Arbeitsauftrag 1 => Für welche Inhaltskontrolle gilt nach dem Textauszug zu den Allgemeinen Geschäftsbedingungen der Anwendungsbereich von § 310 Abs. 3 Nr. 3 BGB nur?
Arbeitsauftrag 2 => Schreiben Sie den Textauszug zu den Allgemeinen Geschäftsbedingungen im Anschluss an seinen letzten Satz weiter.

Textauszug =>
━━━━━━━━
Antrag zu Ziff. I.3.

40

Hinsichtlich der Haftungsfreizeichnungsregelung in § 4 Nr. 7 der Allgemeinen Geschäftsbedingungen wird zur Vermeidung von Wiederholungen auf obige Ausführungen verwiesen, da auch diese Regelung gegen § 309 Nr. 7 lit b. BGB verstößt.

41

Antrag zu Ziff. I.4.

42

Die Regelung in § 12 Nr. 3 S. 1 der Allgemeinen Geschäftsbedingungen verstößt gegen den Vorrang der Individualabrede gem. §§ 307 Abs. 1 i.V.m. 305 b BGB (BGH, Urteil vom 21. 9. 2005, XII ZR 312/02, NJW 2006, S. 138). Dies nimmt im Übrigen auch die Beklagte nicht ernsthaft in Abrede. Soweit sie in diesem Zusammenhang auf die Regelung in § 310 Abs. 3 Nr. 3 BGB verwiesen hat (Berücksichtigung den Vertragsschluss begleitender Umstände), vermag auch dies ein anderweitiges Ergebnis nicht zu rechtfertigen.

43

Der Anwendungsbereich vorstehender Regelung gilt nämlich nur für die Inhaltskontrolle im Individualprozess - im Verbandsklageverfahren - wie vorliegend - muss es aber der Natur der Sache nach bei einem abstrakt-überindividuellen Kontrollmaßstab bleiben (Palandt/Grüneberg, BGB, 73. Auflage 2014, § 310 BGB, Rdnr. 20 m.w.N.).
━━━━━━━━
Datenabschnitt =>
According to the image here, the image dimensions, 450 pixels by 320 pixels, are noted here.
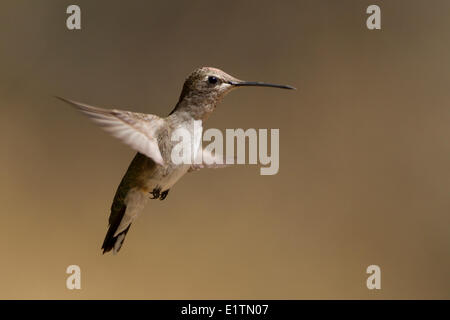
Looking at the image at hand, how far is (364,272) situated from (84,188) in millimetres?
━━━━━━━━
Lösung 1 => Nur für die Inhaltskontrolle im Individualprozess.

Lösung 2 =>
44

Selbst wenn man jedoch zu Gunsten der Beklagten unterstellen wollte (quod non), dass die Regelung in § 310 Abs. 3 Nr. 3 BGB auch in vorliegendem Verbandsklageverfahren Anwendung finden würde, würde ihr dies im Streitfall nicht zum Erfolg verhelfen. Dies, da auch die „den Vertragsschluss begleitenden Umstände“ nicht geeignet sind, dem Vorrang der Individualabrede entgegenzustehen. Die Beklagte wendet sich mit ihrem Internetangebot an eine Vielzahl von Verbrauchern. Soweit sie, wie vorgetragen, die Nutzung ihrer Internet-Portale vermeintlich überwiegend nicht verifizieren kann, liegt dies allein im Verantwortungsbereich der Beklagten.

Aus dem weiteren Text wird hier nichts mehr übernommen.